У меня на подоконнике стоит маленький бюст Ленина. Он стоит здесь не просто так, а из-за того, что таинственным образом мое призвание было связано с Лениным. Я читал его биографию, написанную Антонием Оссендовским, хорошим исследователем, который был в России, в Сибири, пешком дошел до Монголии. Благодаря этой книге я тогда познакомился с историей России. Сам Оссендовский, хотя и не был коммунистом, (он был против и большевизма, и атеизма), но показал в своей книге, как ужасна была жизнь и судьба российских рабочих и крестьян, как Ленин, будучи еще мальчиком, видел эту несправедливость по отношению к простым людям и их унижения. Да, Ленин пошел слишком далеко, это так. Но все это исходило у него из нормального человеческого гуманизма. Власть может испортить даже самого хорошего человека, но изначально в нем была эта солидарность со страдающими рабочими и крестьянами. Такое уважение остается у меня к этой личности до сих пор. Через это, еще в конце 1940-х годов, появилось во мне призвание к России.

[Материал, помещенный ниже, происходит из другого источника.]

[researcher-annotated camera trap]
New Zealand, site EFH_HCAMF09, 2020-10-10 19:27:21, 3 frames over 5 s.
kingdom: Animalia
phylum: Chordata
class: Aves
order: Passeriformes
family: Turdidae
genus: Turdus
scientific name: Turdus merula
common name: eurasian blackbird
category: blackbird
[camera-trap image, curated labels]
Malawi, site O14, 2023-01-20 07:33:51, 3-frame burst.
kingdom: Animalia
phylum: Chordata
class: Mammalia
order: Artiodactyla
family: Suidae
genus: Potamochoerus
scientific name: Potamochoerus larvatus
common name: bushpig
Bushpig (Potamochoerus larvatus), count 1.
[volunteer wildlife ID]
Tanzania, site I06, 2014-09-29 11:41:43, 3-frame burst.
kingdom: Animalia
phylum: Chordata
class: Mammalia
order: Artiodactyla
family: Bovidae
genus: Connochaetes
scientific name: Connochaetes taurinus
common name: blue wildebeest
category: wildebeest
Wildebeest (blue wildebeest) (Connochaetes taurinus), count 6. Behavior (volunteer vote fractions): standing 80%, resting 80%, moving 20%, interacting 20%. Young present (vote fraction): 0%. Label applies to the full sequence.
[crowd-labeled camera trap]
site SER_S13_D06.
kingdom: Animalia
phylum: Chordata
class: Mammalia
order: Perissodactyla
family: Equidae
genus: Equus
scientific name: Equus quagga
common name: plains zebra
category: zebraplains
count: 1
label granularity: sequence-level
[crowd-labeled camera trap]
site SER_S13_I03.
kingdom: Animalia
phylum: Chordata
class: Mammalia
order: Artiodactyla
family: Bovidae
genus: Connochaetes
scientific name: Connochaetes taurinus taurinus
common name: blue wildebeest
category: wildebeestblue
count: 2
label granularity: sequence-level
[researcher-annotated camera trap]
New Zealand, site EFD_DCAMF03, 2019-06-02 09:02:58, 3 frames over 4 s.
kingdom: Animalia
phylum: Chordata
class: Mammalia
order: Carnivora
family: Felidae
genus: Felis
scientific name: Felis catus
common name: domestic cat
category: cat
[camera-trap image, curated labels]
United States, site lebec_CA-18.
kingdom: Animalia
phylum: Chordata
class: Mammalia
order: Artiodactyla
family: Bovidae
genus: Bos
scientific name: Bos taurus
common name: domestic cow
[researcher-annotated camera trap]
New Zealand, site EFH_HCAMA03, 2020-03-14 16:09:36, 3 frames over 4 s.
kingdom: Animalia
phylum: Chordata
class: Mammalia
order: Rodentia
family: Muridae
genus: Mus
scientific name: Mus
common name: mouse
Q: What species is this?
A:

- То есть именно тогда у Вас появилось желание ехать в Россию и быть здесь священником?
- Да, да. Я начал готовиться к этому, стал читать разные книги о России, труды русских мыслителей, писателей. Читая их, я понимал, что в России должна была остаться вера. Может быть, она очень слаба, но еще жива. Всё это – книги, размышления – это был такой синтез, который потом развивался во мне дальше и дальше. И то, чего я хотел до этого – быть священником, работающим в среде молодежи, – рухнуло. Яркий пример знакомого священника сменился мраком. Ведь я даже не знал, каким образом можно сделать хотя бы шаг к России. Мой брат мне говорил в ярости: "Ну, что ты там будешь делать? В тюрьму пойдешь?" Но я уверовал, что нужен там, чтобы хоть каплю христианства принести в противовес атеизму и всему, что там делается.
Начал думать: если быть миссионером, значит, нужно идти в монахи. Я подумывал и об иезуитах, и о доминиканцах, а в конце концов – пришел к кармелитам. Думаю, что кроме собственно желания главное в этом решении было сделано Самим Богом. Вероятно, повлияли молитвы кармелиток. Я стал первым кармелитом из Познани после войны. Никогда не думал быть монахом, а тем более, кармелитом. Если бы годом раньше мне кто такое сказал - я бы назвал его сумасшедшим.
Когда я вступил в новициат ордена в 1950 г., то почувствовал, что Бог так близко! Чувствовал, что Он входит в мою жизнь, я уверовал так крепко, что нельзя было сомневаться, что это – Его дело.
Потом у меня было еще два подтверждения. В течение первого года я много читал и нашел книгу отца-иезуита Казимира Вильчинского о Фатиме "Знак на Небесах". Впервые я узнал о Фатиме и был потрясен тем, что Дева Мария говорила об обращении России. Это было первое. Второе – Рафаил Калиновский. До этого я и не знал, что он был в Сибири. Я так возрадовался, потому что этим Божий перст как будто еще раз указал мне на Россию.
А потом больше ничего не было. Ничто не говорило о возможности евангелизации в России. Сталин был еще жив. В Польше закрывали монастыри, и мы не знали, что будет дальше, но все же готовились к служению в России. Нас, искренне думающих о том, чтобы отдать свою жизнь работе в России, было несколько человек. Однако никаких способов исполнения этого мы не видели - даже в качестве туриста тогда было непросто приехать в Россию.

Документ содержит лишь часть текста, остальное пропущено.